It comes as no surprise that more workplaces are embracing more flexible work arrangements with their employees. While the flexibility is seen as an attractive tool for promoting work life balance and good corporate culture, it risks imposing some significant liability on the employer, namely with respect to the payment of overtime.

Overtime in Alberta is governed by the Employment Standards Code, RSA 2000 C e-9 (the “ESC”). An employer must pay an employee overtime pay at a rate that is at least 1.5 times the employee’s wage rate. Unless your industry is subject to an exemption, an employee’s overtime is calculated based on the greater of the total hours of work in excess of 8 hours on each work day in the work week, or the total hours of work in excess of 44 hours in the work week. [1] An employer does not have the ability to choose between the daily limit and the weekly limit, instead overtime is calculated based on whichever entitles the employee to a greater benefit.

Averaging Arrangements

An averaging arrangement is an arrangement between an employee and employer that allows the employee to work a modified schedule. Such an arrangement can be well-suited for employees with work schedules outside the normal Monday to Friday, 9-5 work week and is a useful tool to maintain flexible and fair work schedules, while keeping overtime costs in check.

An averaging arrangement allows the employer to average out an employee’s hours across multiple weeks, for the purpose of determining the employee’s entitlement to overtime. While it does not do away with the requirement to pay overtime entirely, it can minimize how much overtime an employee is entitled to. Under this type of arrangement, an employee is entitled to overtime if, on average, as determined over a set multi-week period, their hours of work exceed 44 hours a week. It can be implemented across the whole workforce or can be limited to a single employee.

These arrangements are tightly controlled by the ESC, which sets out strict parameters an employer must abide. An employer must provide their employee two weeks’ notice before an averaging arrangement starts, unless otherwise to in writing.  To be valid, the following specific requirements must be met:

  • the arrangement must be in writing;
  • it must specify the number of weeks over which hours will be averaged (up to a maximum of 52 weeks);
  • include a schedule setting out the daily and weekly hours of work for the averaging period;
  • specify whether daily overtime will apply; and
  • specify the manner which overtime pay and/or time off with pay will be calculated.

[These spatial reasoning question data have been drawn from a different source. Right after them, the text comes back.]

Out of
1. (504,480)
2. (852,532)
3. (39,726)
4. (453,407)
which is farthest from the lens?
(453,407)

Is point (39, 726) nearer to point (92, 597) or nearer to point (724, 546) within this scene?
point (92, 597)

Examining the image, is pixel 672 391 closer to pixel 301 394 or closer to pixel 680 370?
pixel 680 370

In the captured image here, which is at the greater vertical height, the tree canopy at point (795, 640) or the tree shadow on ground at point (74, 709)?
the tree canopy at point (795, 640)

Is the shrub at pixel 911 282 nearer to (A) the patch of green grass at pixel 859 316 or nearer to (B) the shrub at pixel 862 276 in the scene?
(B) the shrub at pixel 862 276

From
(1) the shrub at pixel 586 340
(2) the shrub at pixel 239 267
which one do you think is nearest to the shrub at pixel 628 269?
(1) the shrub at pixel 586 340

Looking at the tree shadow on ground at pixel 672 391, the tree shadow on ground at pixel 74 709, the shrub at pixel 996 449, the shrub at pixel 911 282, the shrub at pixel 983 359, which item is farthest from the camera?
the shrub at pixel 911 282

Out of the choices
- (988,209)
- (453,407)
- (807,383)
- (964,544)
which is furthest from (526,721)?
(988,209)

In determining whether to implement an averaging arrangement, an employer should strongly consider consulting with a lawyer to ensure the terms of the arrangement meet requirements under the ESC. The employment lawyers at Getz Collins and Associates can help with answering any questions you have and can determine specific considerations unique to your company and employees when deciding whether an averaging arrangement is in your best interests.


[1] A work day means a 24‑hour period ending at midnight or a 24‑hour period as established by the consistent practice of an employer. A work week is defined as the period between midnight on a Saturday and midnight on the following Saturday, or 7 consecutive days as established by the consistent practice of an employer.